Ebbene, non è forse l’impersonale il demone di Deleuze?!
* Pubblicato in Rue Descartes, n. 20, Gilles Deleuze Immanence et vie, Mai 1998, pp. 69-76 [N.d.T.].
[1] R. Queneau, Dialectique hégélienne et séries de Fourier, Bords 1963.
[2] Il testo reca /chevronné/ che propriamente vorrebbe dire /veterano/, indicando cioè colui che ha acquisito esperienza e valore sul campo di battaglia [N.d.T.].
[3] Sia in questa coppia di versi che in quella precedente la versione francese dà luogo ad un gioco di parole estremamente coerente col discorso di Schérer – «Il est la quatrième personne du singulier/ de laquelle personne ne parle» – grazie al quale /persona/ e /nessuno/ finiscono coll’identificarsi [N.d.T.].
[4] Traduzione nostra [N.d.T.].
[5] Die Fackel – La fiaccola, appunto – era il nome della rivista che Karl Kraus diresse dal 1899 al 1933 [N.d.T.].
[6] Nel testo /clivage/, termine indicante la proprietà dei corpi minerali di fratturarsi secondo il senso naturale dei loro strati lamellari [N.d.T.].

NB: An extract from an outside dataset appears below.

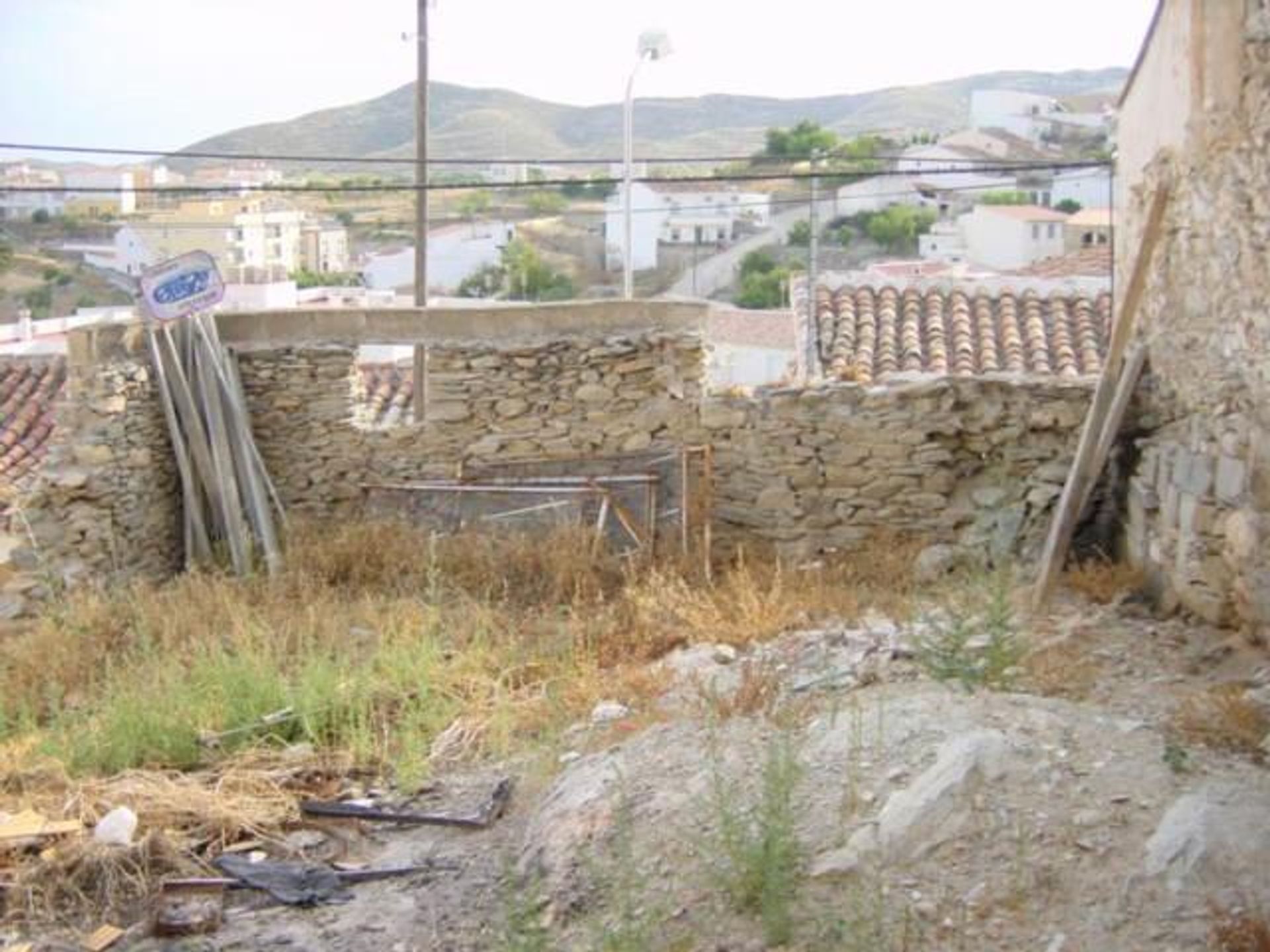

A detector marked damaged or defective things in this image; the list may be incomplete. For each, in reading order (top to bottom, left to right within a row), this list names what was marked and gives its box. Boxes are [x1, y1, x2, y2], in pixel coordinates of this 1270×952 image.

rusted metal debris [300, 777, 513, 830]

René Schérer (Tulle, 25 novembre 1922), filosofo e professore emerito presso Paris VIII, fratello minore del regista Èric Romher. Addottoratosi nel 1960 con uno studio dedicato alla struttura e al fondamento della comunicazione umana, si occupa nel corso degli anni ’60 di Husserl, pubblicando un saggio sul padre della fenomenologia e portando a termine la traduzione in francese delle Ricerche Logiche insieme a Hubert Elie. Passando attraverso il pensiero di Kant, Hegel, Stirner e Heidegger, Schérer approda agli inizi degli anni ’70 alla figura di Fourier il quale diviene il veicolo privilegiato per meditare sul concetto di utopia. Affianca Deleuze nell’insegnamento a Vincennes; durante questo periodo stringe rapporti di amicizia con Foucault, Châtelet, Lapassade. Tra la metà degli anni ’70 e gli anni ’80 i suoi interessi principali si appuntano sulla pedagogia: è di questo periodo la sua opera più celebre e acclamata dal titolo più che eloquente: Émile perverti ou des rapports entre l’education et la sexualité (1974). Altre opere: Husserl, sa vie et son oeuvre (1964), Charles Fourier, l’ordre subversif (1972), Regards sur Deleuze (1988), Passages pasoliniens (con G. Passerone, 2006).